Oh that's right you don't provide links you only demand them.
:lmao:

edit: oh ya here is the rest:


> Looking first at Figure 5, we observe that the federal government has in every year during the
> period 1986-2002 collected more in revenue from the citizens of Toronto than those citizens
> received in the form of federal transfers or other expenditures. This imbalance, indicated by the
> solid grey bars, has varied over time, falling almost to zero in 1993 but growing to over $3,000
> per person in 2000.


same source as above.


----------



## Beej (Sep 10, 2005)

"but as usual you need to do your best to promote misunderstanding instead of arguing honestly"

That's your quote mm. It applies quite well to:

"Nice how you use Ontario's transfers as less than Alberta's as proof that Toronto doesn't pay more." (mischaracterising my argument instead of dealing with it)

and

"In case you haven't noticed we bankroll the whole country! One city!" (promoting misunderstanding instead of arguing honestly)	
So now I ask you to back up a specific claim:
"Toronto pays out more per capita than Alberta." (Much more.) 

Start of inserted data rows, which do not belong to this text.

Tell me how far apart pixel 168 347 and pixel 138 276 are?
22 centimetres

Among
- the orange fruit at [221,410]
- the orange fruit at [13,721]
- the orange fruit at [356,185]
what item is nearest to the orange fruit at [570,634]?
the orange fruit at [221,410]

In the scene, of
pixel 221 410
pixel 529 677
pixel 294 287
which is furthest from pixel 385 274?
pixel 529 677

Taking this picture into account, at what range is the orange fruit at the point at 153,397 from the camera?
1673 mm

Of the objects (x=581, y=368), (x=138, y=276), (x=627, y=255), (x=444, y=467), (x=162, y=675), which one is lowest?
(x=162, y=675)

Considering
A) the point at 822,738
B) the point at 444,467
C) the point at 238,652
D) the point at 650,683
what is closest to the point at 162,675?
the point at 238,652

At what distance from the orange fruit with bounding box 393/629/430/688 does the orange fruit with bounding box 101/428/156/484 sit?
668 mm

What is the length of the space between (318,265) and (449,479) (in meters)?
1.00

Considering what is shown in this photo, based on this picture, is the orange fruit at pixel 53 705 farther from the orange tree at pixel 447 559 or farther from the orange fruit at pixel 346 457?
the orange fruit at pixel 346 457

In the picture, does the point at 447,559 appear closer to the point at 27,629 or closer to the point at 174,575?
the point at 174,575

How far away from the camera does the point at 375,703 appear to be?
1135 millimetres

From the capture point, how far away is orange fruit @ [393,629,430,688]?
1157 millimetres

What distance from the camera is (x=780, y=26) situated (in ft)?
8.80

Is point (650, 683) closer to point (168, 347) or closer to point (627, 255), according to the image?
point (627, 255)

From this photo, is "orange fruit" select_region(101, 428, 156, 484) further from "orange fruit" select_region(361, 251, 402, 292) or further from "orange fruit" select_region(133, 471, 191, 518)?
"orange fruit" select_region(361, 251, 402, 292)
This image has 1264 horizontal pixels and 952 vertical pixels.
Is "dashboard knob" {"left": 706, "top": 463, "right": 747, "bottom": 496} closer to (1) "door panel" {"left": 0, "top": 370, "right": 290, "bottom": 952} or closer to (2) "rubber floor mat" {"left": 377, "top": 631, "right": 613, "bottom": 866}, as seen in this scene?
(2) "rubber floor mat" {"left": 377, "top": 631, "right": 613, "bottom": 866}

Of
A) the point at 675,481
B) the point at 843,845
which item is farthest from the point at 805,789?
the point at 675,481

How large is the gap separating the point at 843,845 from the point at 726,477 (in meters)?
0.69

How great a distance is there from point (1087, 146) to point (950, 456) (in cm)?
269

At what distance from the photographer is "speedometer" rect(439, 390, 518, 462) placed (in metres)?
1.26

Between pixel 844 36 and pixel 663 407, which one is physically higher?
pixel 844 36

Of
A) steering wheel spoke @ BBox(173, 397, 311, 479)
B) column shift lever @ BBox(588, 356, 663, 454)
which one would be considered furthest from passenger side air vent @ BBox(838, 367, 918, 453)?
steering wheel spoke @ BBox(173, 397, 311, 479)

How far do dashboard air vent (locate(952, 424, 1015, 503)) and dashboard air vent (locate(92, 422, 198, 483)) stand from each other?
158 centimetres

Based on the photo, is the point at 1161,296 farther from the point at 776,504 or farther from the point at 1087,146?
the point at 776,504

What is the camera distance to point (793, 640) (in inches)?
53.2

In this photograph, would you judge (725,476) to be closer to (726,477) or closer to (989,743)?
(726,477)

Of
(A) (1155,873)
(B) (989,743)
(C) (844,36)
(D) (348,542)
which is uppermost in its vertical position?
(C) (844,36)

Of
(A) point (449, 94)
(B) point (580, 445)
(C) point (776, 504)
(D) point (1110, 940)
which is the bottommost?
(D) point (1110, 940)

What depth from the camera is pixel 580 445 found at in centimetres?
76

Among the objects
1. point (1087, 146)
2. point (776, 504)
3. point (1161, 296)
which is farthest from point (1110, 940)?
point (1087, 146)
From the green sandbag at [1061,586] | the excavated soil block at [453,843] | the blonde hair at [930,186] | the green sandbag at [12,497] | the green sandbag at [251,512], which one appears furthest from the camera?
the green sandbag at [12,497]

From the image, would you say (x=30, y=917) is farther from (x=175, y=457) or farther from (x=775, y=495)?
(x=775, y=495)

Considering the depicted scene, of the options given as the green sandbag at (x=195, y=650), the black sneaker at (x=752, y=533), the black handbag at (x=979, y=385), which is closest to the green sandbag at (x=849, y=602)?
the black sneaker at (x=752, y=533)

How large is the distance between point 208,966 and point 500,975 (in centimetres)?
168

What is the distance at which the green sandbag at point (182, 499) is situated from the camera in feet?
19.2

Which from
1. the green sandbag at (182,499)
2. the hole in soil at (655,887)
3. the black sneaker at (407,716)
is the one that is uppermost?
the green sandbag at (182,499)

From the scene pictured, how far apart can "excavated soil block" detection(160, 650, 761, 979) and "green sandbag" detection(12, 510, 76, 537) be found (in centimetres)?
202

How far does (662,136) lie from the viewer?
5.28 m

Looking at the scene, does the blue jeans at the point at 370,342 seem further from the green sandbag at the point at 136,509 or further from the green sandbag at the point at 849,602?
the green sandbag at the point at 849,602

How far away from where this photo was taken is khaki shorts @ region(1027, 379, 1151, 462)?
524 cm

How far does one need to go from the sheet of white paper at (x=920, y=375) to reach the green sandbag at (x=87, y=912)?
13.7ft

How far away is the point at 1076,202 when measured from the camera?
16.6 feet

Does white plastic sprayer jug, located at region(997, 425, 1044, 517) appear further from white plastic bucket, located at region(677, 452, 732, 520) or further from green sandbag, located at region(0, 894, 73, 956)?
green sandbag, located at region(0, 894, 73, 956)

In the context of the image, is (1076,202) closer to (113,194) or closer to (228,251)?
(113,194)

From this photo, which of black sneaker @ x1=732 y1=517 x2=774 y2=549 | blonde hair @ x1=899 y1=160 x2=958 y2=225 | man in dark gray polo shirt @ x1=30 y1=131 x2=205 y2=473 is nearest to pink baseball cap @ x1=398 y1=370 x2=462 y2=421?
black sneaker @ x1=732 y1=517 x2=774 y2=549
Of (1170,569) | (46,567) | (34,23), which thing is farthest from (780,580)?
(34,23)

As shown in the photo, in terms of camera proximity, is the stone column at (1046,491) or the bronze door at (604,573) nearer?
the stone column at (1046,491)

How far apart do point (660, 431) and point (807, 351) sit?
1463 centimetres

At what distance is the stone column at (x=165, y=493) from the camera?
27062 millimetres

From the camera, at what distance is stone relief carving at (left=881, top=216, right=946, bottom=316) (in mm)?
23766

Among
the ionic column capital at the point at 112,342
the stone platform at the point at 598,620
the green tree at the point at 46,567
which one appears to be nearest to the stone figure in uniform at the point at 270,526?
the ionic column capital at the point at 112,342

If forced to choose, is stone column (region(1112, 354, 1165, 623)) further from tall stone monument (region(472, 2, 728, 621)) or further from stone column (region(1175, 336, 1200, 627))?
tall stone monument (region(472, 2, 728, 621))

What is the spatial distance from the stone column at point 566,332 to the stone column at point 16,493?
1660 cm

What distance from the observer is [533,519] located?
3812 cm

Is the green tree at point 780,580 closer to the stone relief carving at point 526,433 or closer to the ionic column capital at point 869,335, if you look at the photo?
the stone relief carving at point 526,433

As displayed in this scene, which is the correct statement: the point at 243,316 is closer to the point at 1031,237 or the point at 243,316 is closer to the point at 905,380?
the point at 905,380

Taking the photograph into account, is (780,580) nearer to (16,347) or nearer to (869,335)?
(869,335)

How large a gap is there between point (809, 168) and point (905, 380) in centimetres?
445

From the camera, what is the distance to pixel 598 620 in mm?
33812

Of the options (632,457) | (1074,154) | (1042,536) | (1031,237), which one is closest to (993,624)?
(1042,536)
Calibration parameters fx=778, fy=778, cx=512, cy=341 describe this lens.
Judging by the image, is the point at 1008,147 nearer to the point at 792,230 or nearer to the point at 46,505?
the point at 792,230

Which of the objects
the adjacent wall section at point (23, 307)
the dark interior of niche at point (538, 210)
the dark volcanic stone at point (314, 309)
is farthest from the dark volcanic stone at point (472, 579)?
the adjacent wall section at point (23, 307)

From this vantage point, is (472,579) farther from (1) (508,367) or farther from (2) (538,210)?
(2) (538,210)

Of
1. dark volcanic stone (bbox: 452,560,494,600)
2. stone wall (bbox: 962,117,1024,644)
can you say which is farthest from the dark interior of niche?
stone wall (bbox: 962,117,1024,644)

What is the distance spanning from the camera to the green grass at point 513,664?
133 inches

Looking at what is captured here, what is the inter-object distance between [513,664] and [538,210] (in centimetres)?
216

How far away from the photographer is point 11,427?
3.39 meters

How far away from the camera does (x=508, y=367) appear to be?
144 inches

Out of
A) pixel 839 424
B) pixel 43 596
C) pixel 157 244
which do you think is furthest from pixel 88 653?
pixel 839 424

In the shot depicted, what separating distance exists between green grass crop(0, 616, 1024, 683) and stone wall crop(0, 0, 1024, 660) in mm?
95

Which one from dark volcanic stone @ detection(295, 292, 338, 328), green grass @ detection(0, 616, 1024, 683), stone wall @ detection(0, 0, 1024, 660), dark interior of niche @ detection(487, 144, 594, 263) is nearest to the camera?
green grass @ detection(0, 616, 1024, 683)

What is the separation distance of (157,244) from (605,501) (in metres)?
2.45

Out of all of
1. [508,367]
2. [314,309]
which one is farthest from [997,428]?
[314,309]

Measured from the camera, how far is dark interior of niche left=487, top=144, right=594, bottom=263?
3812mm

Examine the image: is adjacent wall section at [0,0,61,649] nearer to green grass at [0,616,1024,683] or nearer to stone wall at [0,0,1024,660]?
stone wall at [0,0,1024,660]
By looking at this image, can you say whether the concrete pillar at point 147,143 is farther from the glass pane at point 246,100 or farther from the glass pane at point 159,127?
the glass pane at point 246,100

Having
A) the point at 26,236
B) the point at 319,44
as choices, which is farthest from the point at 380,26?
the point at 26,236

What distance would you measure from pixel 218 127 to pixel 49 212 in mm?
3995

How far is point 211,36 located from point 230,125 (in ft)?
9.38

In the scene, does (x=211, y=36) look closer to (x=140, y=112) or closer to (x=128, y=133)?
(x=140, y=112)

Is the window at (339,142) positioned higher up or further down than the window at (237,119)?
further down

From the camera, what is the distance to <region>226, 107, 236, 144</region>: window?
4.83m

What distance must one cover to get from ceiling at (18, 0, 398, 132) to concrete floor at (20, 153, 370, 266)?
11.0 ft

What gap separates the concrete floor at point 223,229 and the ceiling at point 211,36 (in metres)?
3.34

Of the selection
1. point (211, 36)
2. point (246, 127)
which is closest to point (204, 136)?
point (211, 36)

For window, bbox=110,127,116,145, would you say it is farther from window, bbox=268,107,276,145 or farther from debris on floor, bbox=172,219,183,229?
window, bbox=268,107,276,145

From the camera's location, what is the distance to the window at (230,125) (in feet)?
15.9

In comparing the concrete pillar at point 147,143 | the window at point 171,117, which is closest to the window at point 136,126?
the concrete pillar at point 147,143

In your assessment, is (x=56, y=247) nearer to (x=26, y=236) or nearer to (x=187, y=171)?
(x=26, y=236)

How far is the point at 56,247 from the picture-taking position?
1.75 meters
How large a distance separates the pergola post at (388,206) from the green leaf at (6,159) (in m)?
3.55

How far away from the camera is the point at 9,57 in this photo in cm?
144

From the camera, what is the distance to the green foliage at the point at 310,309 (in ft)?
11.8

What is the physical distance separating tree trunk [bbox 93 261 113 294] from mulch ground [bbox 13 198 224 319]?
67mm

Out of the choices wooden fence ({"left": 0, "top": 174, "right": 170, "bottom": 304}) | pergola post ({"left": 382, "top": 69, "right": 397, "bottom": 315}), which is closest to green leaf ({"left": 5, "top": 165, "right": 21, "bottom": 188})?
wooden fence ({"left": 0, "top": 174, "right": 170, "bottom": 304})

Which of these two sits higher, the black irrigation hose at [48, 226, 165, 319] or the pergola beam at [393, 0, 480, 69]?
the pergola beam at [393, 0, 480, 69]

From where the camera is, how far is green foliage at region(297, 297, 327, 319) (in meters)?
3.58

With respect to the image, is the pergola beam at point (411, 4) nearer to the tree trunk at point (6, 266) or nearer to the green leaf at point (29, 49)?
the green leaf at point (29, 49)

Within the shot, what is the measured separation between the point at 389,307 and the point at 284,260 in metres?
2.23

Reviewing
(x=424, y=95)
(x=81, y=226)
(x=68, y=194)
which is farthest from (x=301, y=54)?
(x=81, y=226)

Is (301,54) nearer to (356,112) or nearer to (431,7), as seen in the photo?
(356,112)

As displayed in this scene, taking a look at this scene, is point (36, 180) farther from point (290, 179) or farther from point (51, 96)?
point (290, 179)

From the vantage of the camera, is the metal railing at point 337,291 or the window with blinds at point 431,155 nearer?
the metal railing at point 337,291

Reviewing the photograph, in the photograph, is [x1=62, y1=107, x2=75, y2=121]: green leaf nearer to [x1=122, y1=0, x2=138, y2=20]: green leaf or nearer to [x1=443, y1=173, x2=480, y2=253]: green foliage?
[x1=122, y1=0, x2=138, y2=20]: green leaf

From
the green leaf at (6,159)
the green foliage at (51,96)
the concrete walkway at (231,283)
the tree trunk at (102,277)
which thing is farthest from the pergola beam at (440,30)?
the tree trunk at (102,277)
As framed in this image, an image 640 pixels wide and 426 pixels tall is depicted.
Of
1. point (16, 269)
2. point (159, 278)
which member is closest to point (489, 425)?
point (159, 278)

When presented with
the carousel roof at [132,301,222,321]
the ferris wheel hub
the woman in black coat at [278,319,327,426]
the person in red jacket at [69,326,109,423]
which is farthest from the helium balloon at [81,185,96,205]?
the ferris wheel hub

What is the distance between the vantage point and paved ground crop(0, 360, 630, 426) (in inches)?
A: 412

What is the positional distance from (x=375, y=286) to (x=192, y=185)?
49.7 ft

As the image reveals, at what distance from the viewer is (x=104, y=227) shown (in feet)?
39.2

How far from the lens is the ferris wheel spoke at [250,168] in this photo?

And your response is for me to prove it:
"You accuse me of making stuff up and offer no proof yourself.
Where is your link?" 

It's your claim, not mine. And yes, were I to use Fraser Institute data, I could prove it for you (GTA, maybe not CofT). Using the Board of Trade numbers that are widely quoted for Toronto, AB appears to have a larger outflow per capita. But you didn't do that, you asked me to (dis?)prove your claim.


----------



## Beej (Sep 10, 2005)

Thanks for link instead of asking me to (dis)prove your claim. I was asking for proof that Toronto, per capita, transfer more out (fed+prov) than Alberta (fed).

I didn't make the claim because the numbers are tricky and I don't have an axe to grind. 

http://www.iseee.ca/images/pdf/Backgrounder1_18Nov2005_2column.pdf

The AB figure estimated at over $3000k in 2002. It would be higher now.

http://dept.econ.yorku.ca/schwartz/paper/The Problem of Fiscal Imbalance.pdf

The TO figure at under $3k (assuming 2.48 million people) in 2004.

But, mm, to make sure you understand. You made a false claim (bankrolling the country) which I pointed out, then made a questionable claim that I questioned, and then proceeded to go after me for not (dis)proving your claim that I questioned. Nice.


----------



## martman (May 5, 2005)

Beej said:


> Thanks for link instead of asking me to (dis)prove your claim. I was asking for proof that Toronto, per capita, transfer more out (fed+prov) than Alberta (fed).
> 
> I didn't make the claim because the numbers are tricky and I don't have an axe to grind.
> 
> ...


GTA is way bigger than 2.48 million people.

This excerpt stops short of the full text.